How to Protect Your Medical Privacy When AI Is Used in Your X-Rays and Scans

If you’ve had an X-ray, CT scan, or MRI recently, there’s a good chance an artificial intelligence tool analyzed your images. AI is becoming standard in radiology—it can speed up readings, flag abnormalities, and even predict disease. But the same technology that helps diagnose you also introduces privacy risks that most patients aren’t told about.

Recent research presented at the Radiological Society of North America (RSNA) has highlighted several ways these risks are real and growing. This article explains what the risks are, what current laws do and don’t cover, and what you can do to protect your medical images from misuse.

What happened

At RSNA conferences in 2025 and 2026, researchers demonstrated that AI can be used to create deepfake medical images—synthetic X-rays or CT scans that look real enough to fool both radiologists and AI detection systems. In one study, AI-generated chest X-rays were indistinguishable from real ones to human experts. The concern is not just about fraud; manipulated images could be inserted into a patient’s record, altering a diagnosis or leading to incorrect treatment.

Another finding: de-identified imaging data—scans stripped of names and other direct identifiers—can be re-identified using AI. A 2024 study showed that facial recognition algorithms applied to CT scans of the head could match a scan to a specific person’s face from a photo. Once re-identified, that data loses the legal protections of anonymization.

Third-party AI vendors often process images outside the hospital’s network. A review of hospital contracts found that many patients are not explicitly asked for consent before their images are sent to cloud-based AI services. If a vendor suffers a breach, the images—and any health insights they contain—could be exposed.

Why it matters

The privacy risks from AI in medical imaging go beyond what most people expect. HIPAA, the main U.S. health privacy law, covers how hospitals and doctors handle your health information. But HIPAA has gaps.

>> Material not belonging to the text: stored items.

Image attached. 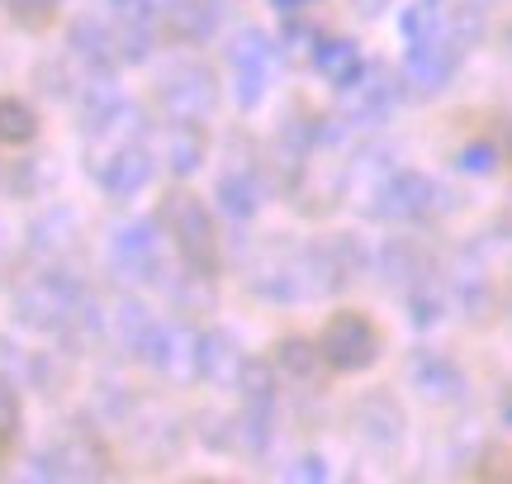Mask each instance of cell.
Returning <instances> with one entry per match:
<instances>
[{
	"instance_id": "cell-1",
	"label": "cell",
	"mask_w": 512,
	"mask_h": 484,
	"mask_svg": "<svg viewBox=\"0 0 512 484\" xmlns=\"http://www.w3.org/2000/svg\"><path fill=\"white\" fill-rule=\"evenodd\" d=\"M403 76L418 95H437L456 81L465 53L484 38V10L465 0H413L399 15Z\"/></svg>"
},
{
	"instance_id": "cell-2",
	"label": "cell",
	"mask_w": 512,
	"mask_h": 484,
	"mask_svg": "<svg viewBox=\"0 0 512 484\" xmlns=\"http://www.w3.org/2000/svg\"><path fill=\"white\" fill-rule=\"evenodd\" d=\"M15 323L38 337H57L62 347H86L105 337L100 299L62 266H48L38 276H24L15 290Z\"/></svg>"
},
{
	"instance_id": "cell-3",
	"label": "cell",
	"mask_w": 512,
	"mask_h": 484,
	"mask_svg": "<svg viewBox=\"0 0 512 484\" xmlns=\"http://www.w3.org/2000/svg\"><path fill=\"white\" fill-rule=\"evenodd\" d=\"M157 224L166 228V238H171V247H176L181 271L204 276V280L219 276V233H214V219H209V209H204L200 195L171 190V195L162 200Z\"/></svg>"
},
{
	"instance_id": "cell-4",
	"label": "cell",
	"mask_w": 512,
	"mask_h": 484,
	"mask_svg": "<svg viewBox=\"0 0 512 484\" xmlns=\"http://www.w3.org/2000/svg\"><path fill=\"white\" fill-rule=\"evenodd\" d=\"M441 186L418 167H389L375 186L361 195V209L380 224H427L437 214Z\"/></svg>"
},
{
	"instance_id": "cell-5",
	"label": "cell",
	"mask_w": 512,
	"mask_h": 484,
	"mask_svg": "<svg viewBox=\"0 0 512 484\" xmlns=\"http://www.w3.org/2000/svg\"><path fill=\"white\" fill-rule=\"evenodd\" d=\"M238 418H233V447L266 451L275 437V366L261 356H242L238 366Z\"/></svg>"
},
{
	"instance_id": "cell-6",
	"label": "cell",
	"mask_w": 512,
	"mask_h": 484,
	"mask_svg": "<svg viewBox=\"0 0 512 484\" xmlns=\"http://www.w3.org/2000/svg\"><path fill=\"white\" fill-rule=\"evenodd\" d=\"M157 105H162L166 119L204 124V119H214V110H219V76L209 72L200 57H176L157 76Z\"/></svg>"
},
{
	"instance_id": "cell-7",
	"label": "cell",
	"mask_w": 512,
	"mask_h": 484,
	"mask_svg": "<svg viewBox=\"0 0 512 484\" xmlns=\"http://www.w3.org/2000/svg\"><path fill=\"white\" fill-rule=\"evenodd\" d=\"M399 110V81L384 62H366L356 81H347L337 91V110L328 119H337L347 133H361V129H380L389 124V114Z\"/></svg>"
},
{
	"instance_id": "cell-8",
	"label": "cell",
	"mask_w": 512,
	"mask_h": 484,
	"mask_svg": "<svg viewBox=\"0 0 512 484\" xmlns=\"http://www.w3.org/2000/svg\"><path fill=\"white\" fill-rule=\"evenodd\" d=\"M228 76H233V100H238L242 114H252L266 91H271L275 81V62H280V48H275V38L266 29H238V34L228 38Z\"/></svg>"
},
{
	"instance_id": "cell-9",
	"label": "cell",
	"mask_w": 512,
	"mask_h": 484,
	"mask_svg": "<svg viewBox=\"0 0 512 484\" xmlns=\"http://www.w3.org/2000/svg\"><path fill=\"white\" fill-rule=\"evenodd\" d=\"M247 285H252L261 299L271 304H304V299H318L313 290V271H309V247H261L247 266Z\"/></svg>"
},
{
	"instance_id": "cell-10",
	"label": "cell",
	"mask_w": 512,
	"mask_h": 484,
	"mask_svg": "<svg viewBox=\"0 0 512 484\" xmlns=\"http://www.w3.org/2000/svg\"><path fill=\"white\" fill-rule=\"evenodd\" d=\"M380 328L370 323L366 314L356 309H342V314L328 318V328L318 337V361L332 366L337 375H356V371H370L380 361Z\"/></svg>"
},
{
	"instance_id": "cell-11",
	"label": "cell",
	"mask_w": 512,
	"mask_h": 484,
	"mask_svg": "<svg viewBox=\"0 0 512 484\" xmlns=\"http://www.w3.org/2000/svg\"><path fill=\"white\" fill-rule=\"evenodd\" d=\"M162 252L166 238L157 219H128V224H119L110 233L105 261H110V271L124 285H147V280L162 276Z\"/></svg>"
},
{
	"instance_id": "cell-12",
	"label": "cell",
	"mask_w": 512,
	"mask_h": 484,
	"mask_svg": "<svg viewBox=\"0 0 512 484\" xmlns=\"http://www.w3.org/2000/svg\"><path fill=\"white\" fill-rule=\"evenodd\" d=\"M133 356H138L143 366H152L157 375L190 380V375H195V333H190L185 323H176V318H152Z\"/></svg>"
},
{
	"instance_id": "cell-13",
	"label": "cell",
	"mask_w": 512,
	"mask_h": 484,
	"mask_svg": "<svg viewBox=\"0 0 512 484\" xmlns=\"http://www.w3.org/2000/svg\"><path fill=\"white\" fill-rule=\"evenodd\" d=\"M29 475H34V480H105V475H110V456L95 447L91 437L67 432V437H57L48 451H38Z\"/></svg>"
},
{
	"instance_id": "cell-14",
	"label": "cell",
	"mask_w": 512,
	"mask_h": 484,
	"mask_svg": "<svg viewBox=\"0 0 512 484\" xmlns=\"http://www.w3.org/2000/svg\"><path fill=\"white\" fill-rule=\"evenodd\" d=\"M110 38L119 62H147L157 38H162V24H157V5L152 0H110Z\"/></svg>"
},
{
	"instance_id": "cell-15",
	"label": "cell",
	"mask_w": 512,
	"mask_h": 484,
	"mask_svg": "<svg viewBox=\"0 0 512 484\" xmlns=\"http://www.w3.org/2000/svg\"><path fill=\"white\" fill-rule=\"evenodd\" d=\"M408 385L427 404H460L465 390H470V380H465V371H460L456 361L446 352H427V347L408 356Z\"/></svg>"
},
{
	"instance_id": "cell-16",
	"label": "cell",
	"mask_w": 512,
	"mask_h": 484,
	"mask_svg": "<svg viewBox=\"0 0 512 484\" xmlns=\"http://www.w3.org/2000/svg\"><path fill=\"white\" fill-rule=\"evenodd\" d=\"M157 24L171 43H204L223 19V0H152Z\"/></svg>"
},
{
	"instance_id": "cell-17",
	"label": "cell",
	"mask_w": 512,
	"mask_h": 484,
	"mask_svg": "<svg viewBox=\"0 0 512 484\" xmlns=\"http://www.w3.org/2000/svg\"><path fill=\"white\" fill-rule=\"evenodd\" d=\"M214 200H219V209L233 224H247L256 209L266 205V176H261V167H256V162H228V167L219 171Z\"/></svg>"
},
{
	"instance_id": "cell-18",
	"label": "cell",
	"mask_w": 512,
	"mask_h": 484,
	"mask_svg": "<svg viewBox=\"0 0 512 484\" xmlns=\"http://www.w3.org/2000/svg\"><path fill=\"white\" fill-rule=\"evenodd\" d=\"M351 428L375 451H394L403 442V409L394 404L389 390H370L366 399L356 404V413H351Z\"/></svg>"
},
{
	"instance_id": "cell-19",
	"label": "cell",
	"mask_w": 512,
	"mask_h": 484,
	"mask_svg": "<svg viewBox=\"0 0 512 484\" xmlns=\"http://www.w3.org/2000/svg\"><path fill=\"white\" fill-rule=\"evenodd\" d=\"M238 366H242V347H238V337L228 333V328L195 333V375H200V380L219 385V390H233Z\"/></svg>"
},
{
	"instance_id": "cell-20",
	"label": "cell",
	"mask_w": 512,
	"mask_h": 484,
	"mask_svg": "<svg viewBox=\"0 0 512 484\" xmlns=\"http://www.w3.org/2000/svg\"><path fill=\"white\" fill-rule=\"evenodd\" d=\"M29 252H34L38 261H53V266H62L67 257H76V252H81V219H76L72 209H62V205L48 209V214L29 228Z\"/></svg>"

  • Deepfakes are not addressed by HIPAA. If a fake scan is created and stored, it becomes part of your medical record. You could be billed for a condition you don’t have, or denied insurance based on a false finding.
  • Re-identification means that simply removing your name from a scan isn’t enough to protect your identity. AI can link images back to you using bone structure, ear shape, or other anatomical features.
  • Third-party vendors may not be directly bound by HIPAA if they are only providing AI services and not storing or handling data on behalf of the hospital. Patients often have no way to know which vendor processed their images or where that data resides.

The result: you could lose control over who sees your medical images and how they are used, including for research, training AI models, or even marketing.

What readers can do

You don’t have to accept this situation silently. Here are practical steps to safeguard your privacy when undergoing imaging exams.

Before your scan

  1. Ask your doctor or imaging center whether AI will be used to analyze your images. Some facilities have a standard “AI use” checkbox on consent forms. If not, ask specifically: “Will my images be processed by a third-party AI tool? If so, which company? Can I see the privacy policy?”

  2. Request an opt-out of non-essential AI analysis. You have the right to refuse processing of your images for training AI models or research. For clinical AI that aids diagnosis, opting out may affect your care, but you should be informed of the trade-off.

  3. Check your consent forms for language about “de-identified data.” If it says your images may be used for research or development, ask how they are being de-identified and whether AI re-identification safeguards are in place.

After your scan

  1. Get a copy of your imaging report and, if possible, the actual images. The more aware you are of what’s in your record, the easier it is to spot potential tampering. Some hospitals provide online portals where you can view your scans.

  2. Report anything suspicious to your provider’s privacy officer. If you later find a discrepancy between your symptoms and a scan result, or if you suspect a deepfake, ask for the original DICOM data (the raw image file) and a second opinion.

  3. Know your rights under HIPAA. You have the right to request an accounting of disclosures—who has seen your health information. This includes third-party AI vendors. If a vendor is not listed, the hospital may be in violation.

For long-term protection

  1. Support stronger regulations. The current patchwork of laws leaves patients vulnerable. Advocacy groups are pushing for rules that require hospitals to notify patients before using AI, to ban re-identification of de-identified data, and to hold vendors accountable for breaches.

Sources

  • RSNA research presentations (2025-2026) on deepfake medical images and re-identification risks.
  • “Medical Imaging AI Opens a Pandora’s Box of Privacy-Related Risks” – RSNA (2026).
  • HIPAA Privacy Rule, U.S. Department of Health and Human Services.
  • Various studies on facial recognition from CT scans (e.g., Schwarz et al., 2024).
  • Hospital contract analysis by Patient Privacy Rights (2025).

Bottom line: AI in medical imaging offers real benefits, but it also creates privacy risks that current laws don’t fully address. Asking questions, reading consent forms, and knowing your rights are the most effective tools you have. A little caution today can prevent a much bigger problem tomorrow.